**TASK TO COMPLETE**: All of the entries below need repeating exactly, apart from their images.

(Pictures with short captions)
━━━━━━

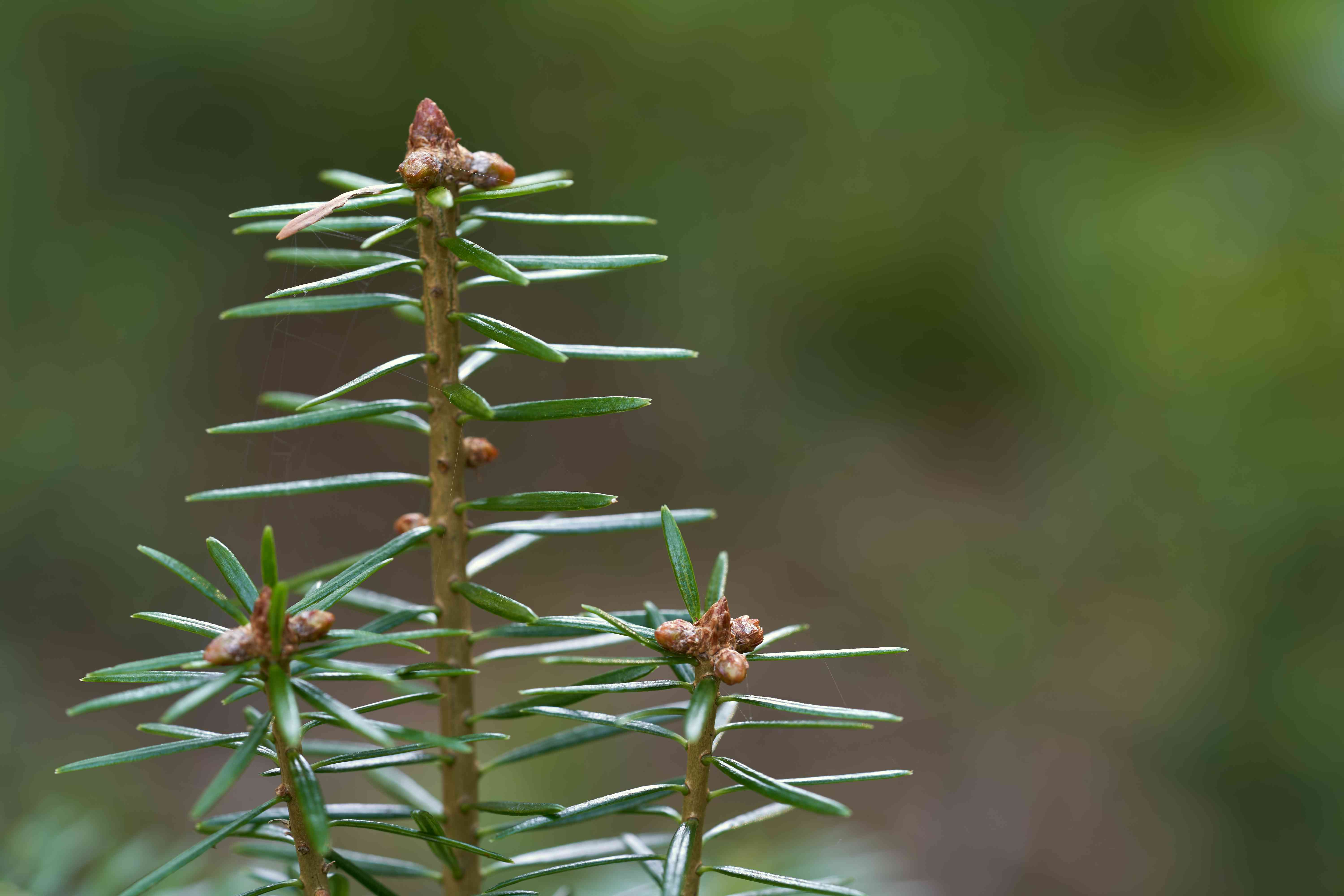 Top of young Abies alba tree on the blurred background. Also known as European silver fir or silver fir.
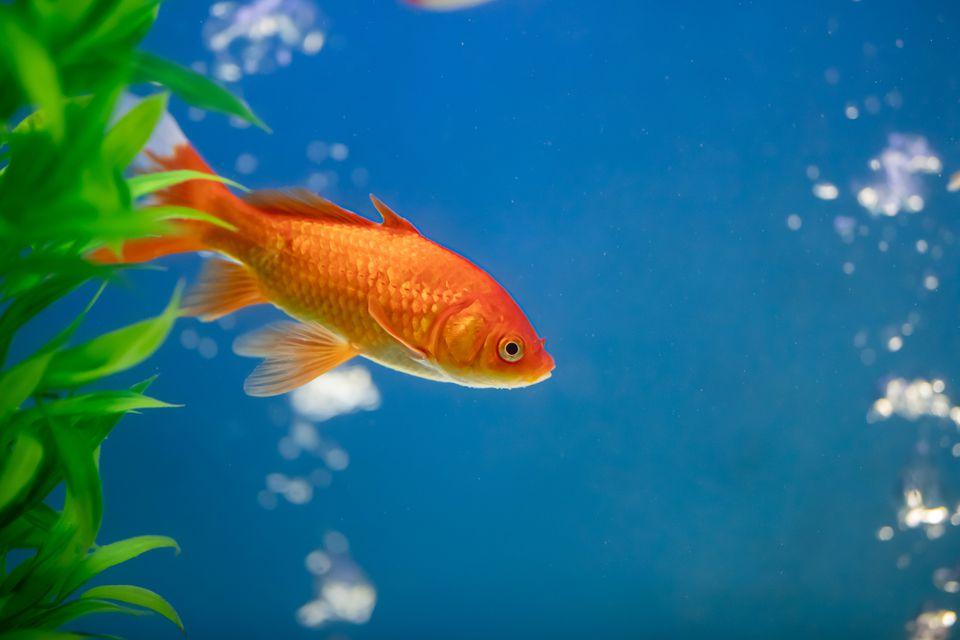 Goldfish in a tank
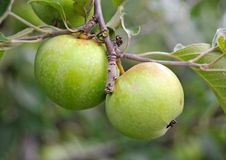 Green apple on the branch Stock Image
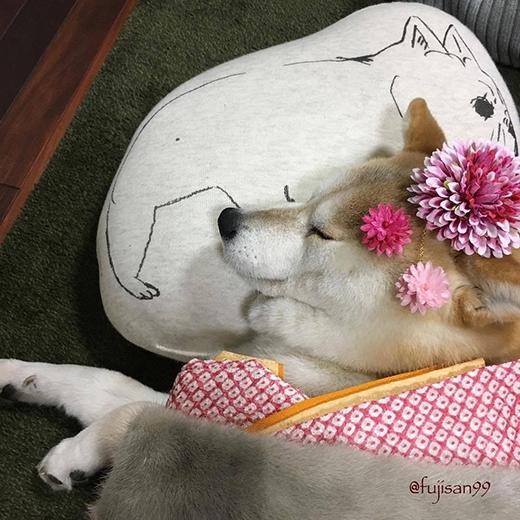 Ai-chan đẹp rạng rời trong ngày lễ trưởng thành của mình. (Ảnh: fujisan99)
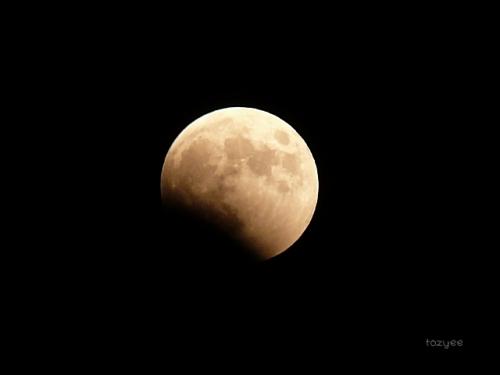20141008 皆既月食報告2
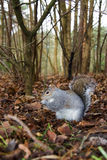 Grey squirrel. Eating nuts on woodland floor royalty free stock photos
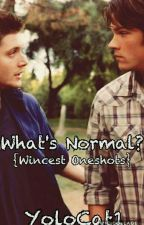 What's Normal?///Wincest Oneshots by YoloCat1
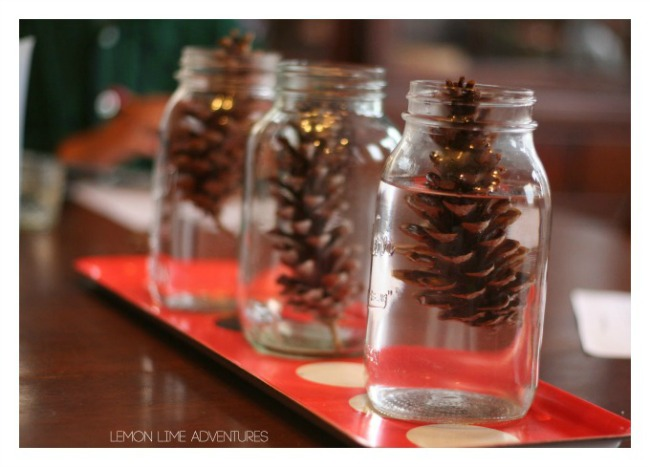 Fall science experiments - why do pine cones close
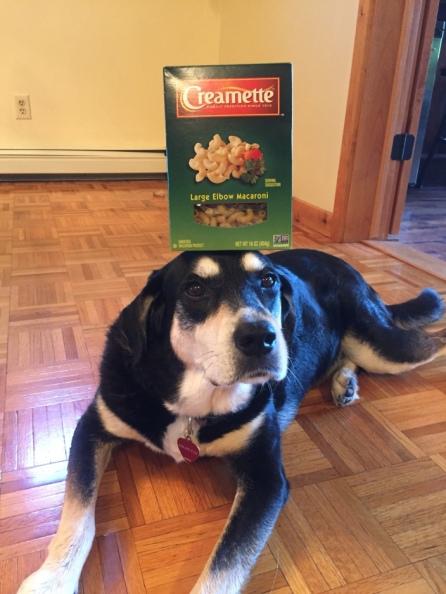 Macaroni Dog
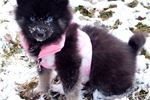 Picture of WOOLY POMSKY FEMALE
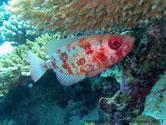 poisson, gros, yeux, marbré, rouge, argenté, queue, arrondie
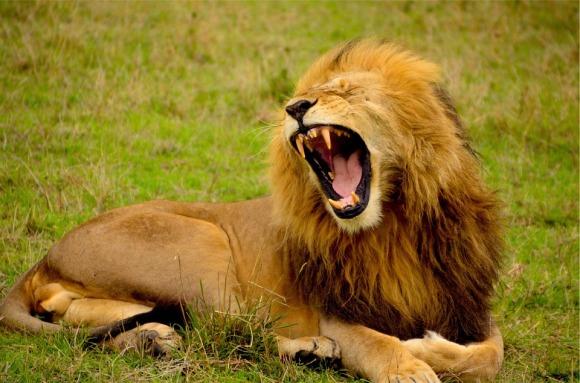 lion-692219_960_720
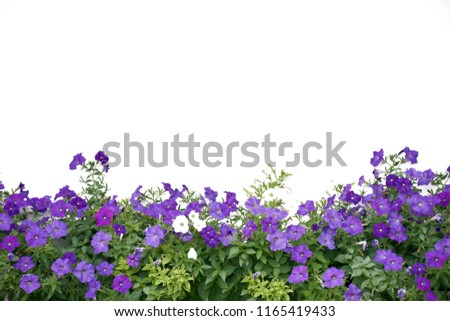 Petunia flower on white background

━━━━━━

**SOLUTION TO THIS TASK**:
 Top of young Abies alba tree on the blurred background. Also known as European silver fir or silver fir.
 Goldfish in a tank
 Green apple on the branch Stock Image
 Ai-chan đẹp rạng rời trong ngày lễ trưởng thành của mình. (Ảnh: fujisan99)
20141008 皆既月食報告2
 Grey squirrel. Eating nuts on woodland floor royalty free stock photos
 What's Normal?///Wincest Oneshots by YoloCat1
 Fall science experiments - why do pine cones close
 Macaroni Dog
 Picture of WOOLY POMSKY FEMALE
 poisson, gros, yeux, marbré, rouge, argenté, queue, arrondie
 lion-692219_960_720
 Petunia flower on white background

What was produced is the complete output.